Most Global Organizations Lack Fully Integrated Enterprise Risk

December 2, 2007

Even as government regulators and corporate stakeholders demand companies do more to address and mitigate enterprise-wide risks, only one in 10 companies in the Americas and Europe has fully integrated an enterprise risk management (ERM) strategy, according to Aon Global Risk Consulting’s survey of global ERM practices. Aon Global Risk Consulting is a unit of Aon Corp.

At the heart of ERM is a comprehensive understanding of the global risks facing an organization, the design of strategies to mitigate those risks and the building of a corporate culture focused on risk management.

Fully 83 percent of respondents say they are reasonably familiar or very familiar with ERM and its implementation and purpose, but significant challenges still exist when organizations set out to execute an ERM strategy. Mean-while, while many companies are taking an enterprise-wide look at their risks, only one in four organizations say that developing ERM programs is part of their strategic planning process.

Aon Global Risk Consulting identified corporate culture, strategy and resources as the three key elements of successful ERM programs, based on feedback from chief risk officers, risk managers and other senior executives surveyed from among the world’s largest firms.

“Companies need clear and consistent ERM frameworks in place to appropriately assess and respond to the collective risks that may impact their organizations today,” said Stephen Cross, CEO of Aon Global Risk Consulting. “ERM provides the insight investors, management, ratings agencies and other stakeholders need to fully assess a company’s risk profile.”

Marrying corporate culture with ERM increases the likelihood programs will be effective. Those organizations with the most mature ERM programs say corporate culture was entirely or significantly taken into account in its development.

Performance-driven companies are more advanced in developing the strategy necessary to support ERM programs, and those that have a dedicated ERM function are also seeing greater results.
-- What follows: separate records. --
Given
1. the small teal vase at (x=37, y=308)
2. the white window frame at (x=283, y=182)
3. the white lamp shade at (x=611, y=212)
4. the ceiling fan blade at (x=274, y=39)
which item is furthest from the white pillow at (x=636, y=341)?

Currently, 50 percent of organizations have a formalized ERM team; an additional 20 percent say they are planning to establish one in the future.

In many companies, implementing an ERM program is at an early stage. One in four respondents said the organization is aware of risk but has not implemented a structured response.

“For businesses to appropriately deal with the risks they face, it is imperative that they communicate the ERM message through all levels of their organizations,” said Andrew Tunnicliffe, AGRC’s head of global business development. “Our survey suggests companies are behind: just one in seven say their ERM function is good at communicating that message.”

Geographic differences with regard to ERM also exist. There is slightly greater familiarity with ERM in North America; organizations based in the region are less likely than those in Europe to have a dedicated ERM function.

The full survey results are available at www.aon.com.